Following our Initial Public Offering (including the partial exercise of the over-allotment option), and Private Placement, a total of $275,100,000 was placed in the Trust Account. We incurred $15,636,971 in transaction costs, including $5,502,00 of underwriting commissions, $9,628,500 of deferred underwriting commissions and $506,471 of other costs.
On September 26, 2023, the Company issued an unsecured promissory note (the “Note”) in the principal amount of up to $750,000 to the Sponsor, which may be drawn down from time to time prior to the Maturity Date (defined below) upon request by the Company. The Note does not bear interest and the principal balance will be payable on the date on which the Company consummates its initial business combination (such date, the “Maturity Date”). There was no balance outstanding as of September 30, 2023.
For the nine months ended September 30, 2023, cash used in operating activities was $1,822,474. Net income of $2,102,662 was affected by interest income from the trust of $3,592,629 and change in fair value of derivative warrant liabilities of $742,490 and changes in operating assets and liabilities, which provided 409,983 of cash from operating activities.
For the nine months ended September 30, 2022, cash used in operating activities was $523,286. Net income of $9,328,583 was affected by interest income on trust of $1,550,032 and changes in fair value of warrant liability of $9,215,530. Changes in operating assets and liabilities provided $913,693 of cash for operating activities.
As of September 30, 2023, we had cash and marketable securities held in the Trust Account of $11,361,021. We intend to use substantially all of the funds held in the Trust Account, including any amounts representing interest earned on the Trust Account (less deferred underwriting commissions and income taxes payable), to complete our initial Business Combination. To the extent that our capital stock or debt is used, in whole or in part, as consideration to complete our initial Business Combination, the remaining proceeds held in the Trust Account will be used as working capital to finance the operations of the target business or businesses, make other acquisitions and pursue our growth strategies.
As of September 30, 2023, we had cash held outside of the Trust Account of $14,422. We intend to use the funds held outside of the Trust Account primarily to identify and evaluate target businesses, perform business due diligence on prospective target businesses, travel to and from the offices, plants or similar locations of prospective target businesses or their representatives or owners, review corporate documents and material agreements of prospective target businesses, and structure, negotiate and complete a Business Combination.

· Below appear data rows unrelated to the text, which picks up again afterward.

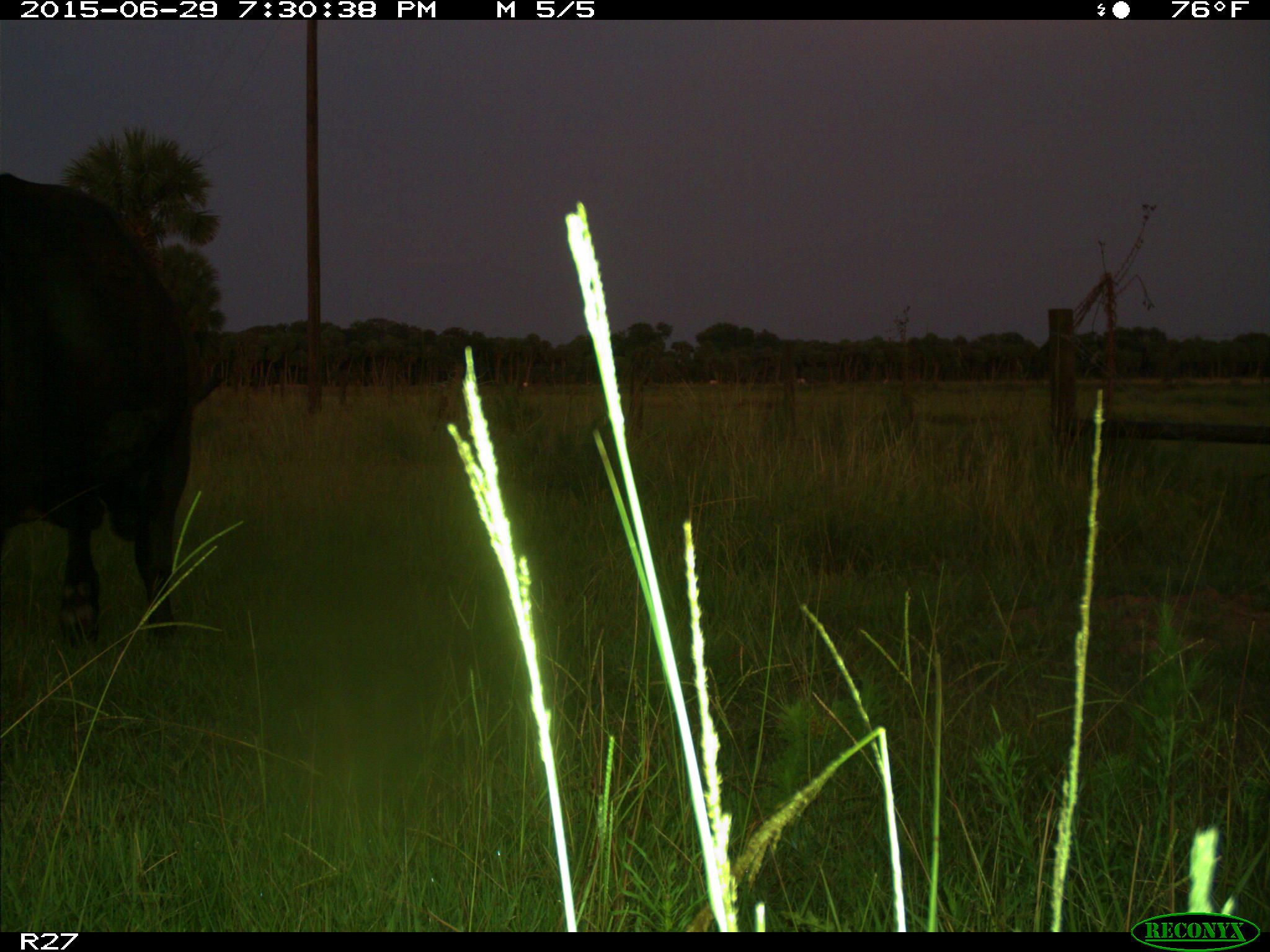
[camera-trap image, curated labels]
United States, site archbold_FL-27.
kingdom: Animalia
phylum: Chordata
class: Mammalia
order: Artiodactyla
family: Bovidae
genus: Bos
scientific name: Bos taurus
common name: domestic cow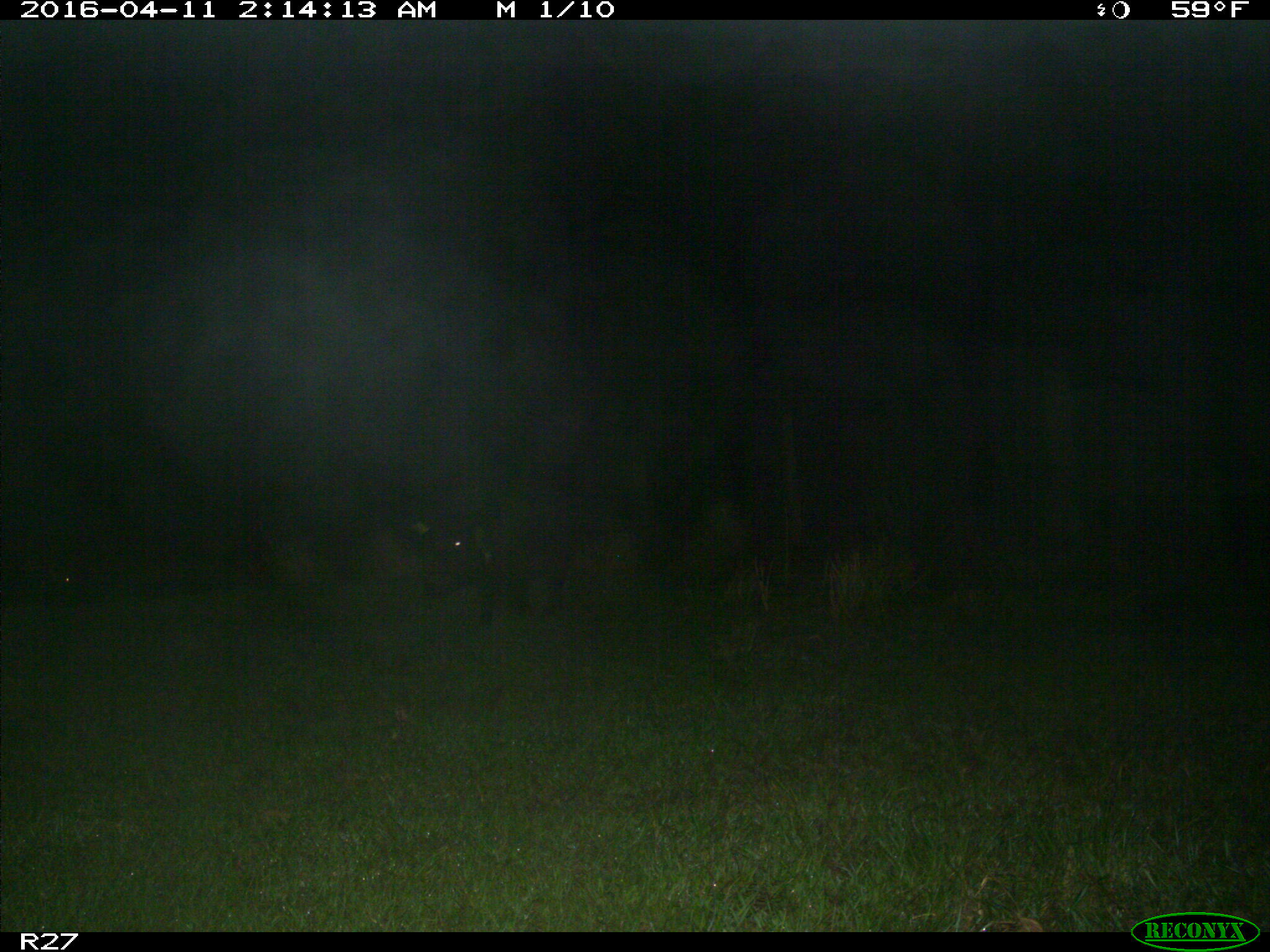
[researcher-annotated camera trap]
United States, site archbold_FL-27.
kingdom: Animalia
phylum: Chordata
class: Mammalia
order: Artiodactyla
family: Suidae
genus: Sus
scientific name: Sus scrofa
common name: wild boar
Sus scrofa (wild boar).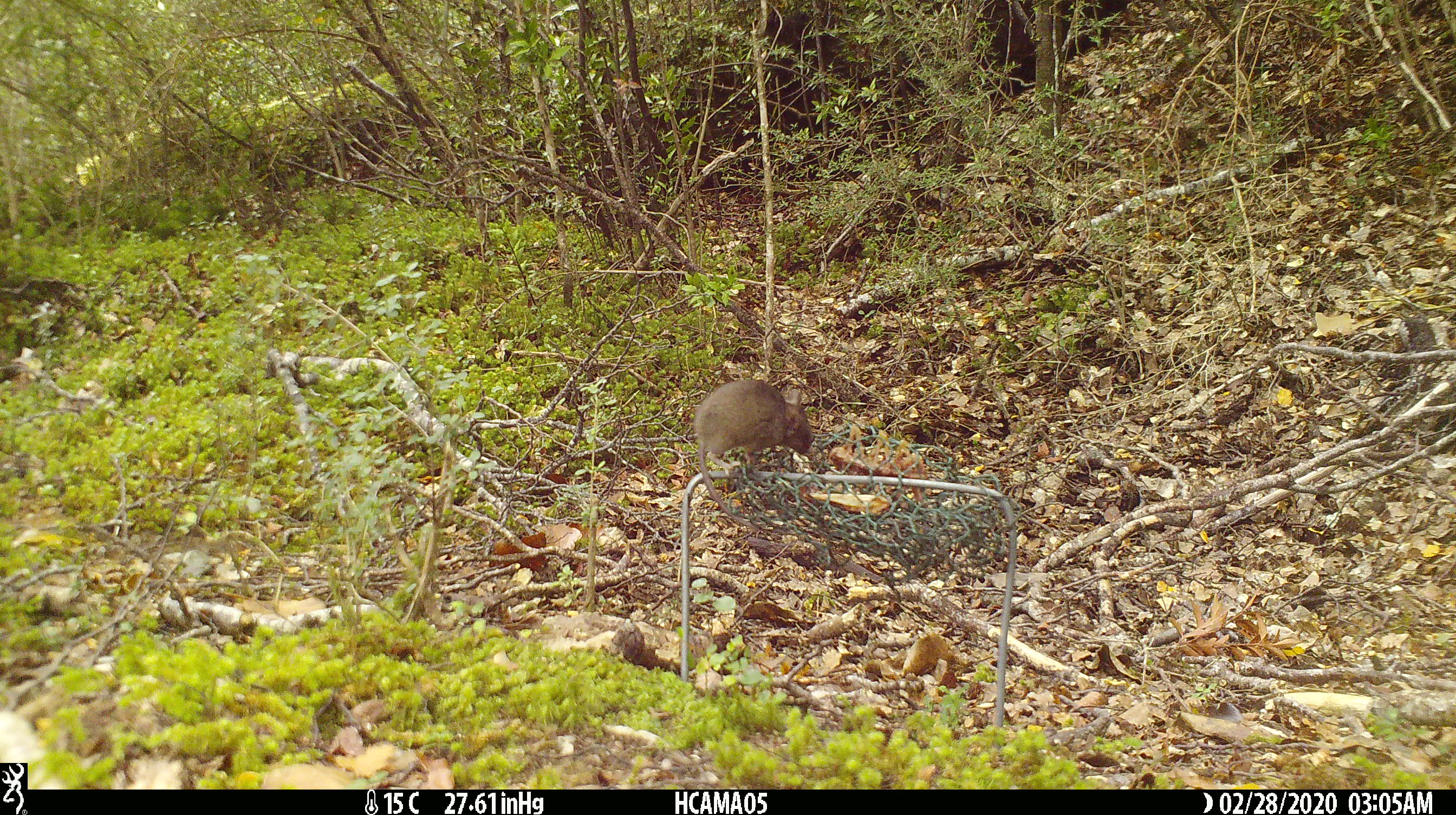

In order to fund working capital deficiencies or finance transaction costs in connection with a Business Combination, the Sponsor or an affiliate of the Sponsor, or certain of our officers and directors will loan us funds as may be required (“Working Capital Loans”). If we complete our Business Combination, we expect to repay any Working Capital Loans out of the proceeds of the Trust Account released to us. Otherwise, the Working Capital Loans may be repaid only out of funds held outside the Trust Account. Up to $1,500,000 of Working Capital Loans may be convertible into warrants at a price of $1.00 per warrant at the option of the lender. The warrants would be identical to the private placement warrants, including as to exercise price, exercisability and exercise period. The terms of the Working Capital Loans have not been determined and no written agreements exist with respect to such Working Capital Loans. As of September 30, 2023, there were no amounts outstanding under any Working Capital Loans.
We do not believe we will need to raise additional funds in order to meet the expenditures required for operating our business. However, if our estimates of the costs of identifying a target business, undertaking in-depth due diligence and negotiating an initial Business Combination are less than the actual amount necessary to do so, we may have insufficient funds available to operate our business prior to our initial Business Combination. Moreover, we may need to obtain additional financing either to complete our initial Business Combination or because we become obligated to redeem a significant number of our public shares upon consummation of our initial Business Combination, in which case we may issue additional securities or incur debt in connection with such Business Combination.
In connection with the Company’s assessment of going concern considerations in accordance with Financial Accounting Standards Board (“FASB”) Accounting Standards Codification (“ASC”) Topic 205-40, “Presentation of Financial Statements-Going Concern,” management has evaluated the Company’s liquidity and financial condition and determined that it may not be sufficient to meet the Company’s obligation over the period of twelve months from the issuance date of the financial statements. The Company’s Sponsor has agreed to provide support to enable the Company to continue its operations and meet its potential obligations over a period of one year from the issuance date of these financial statements. Management believes current working capital, and the support from its Sponsor, provides sufficient capital to sustain operations for a reasonable period of time, which is considered to be one year from the issuance date of those financial statements and therefore substantial doubt has been alleviated.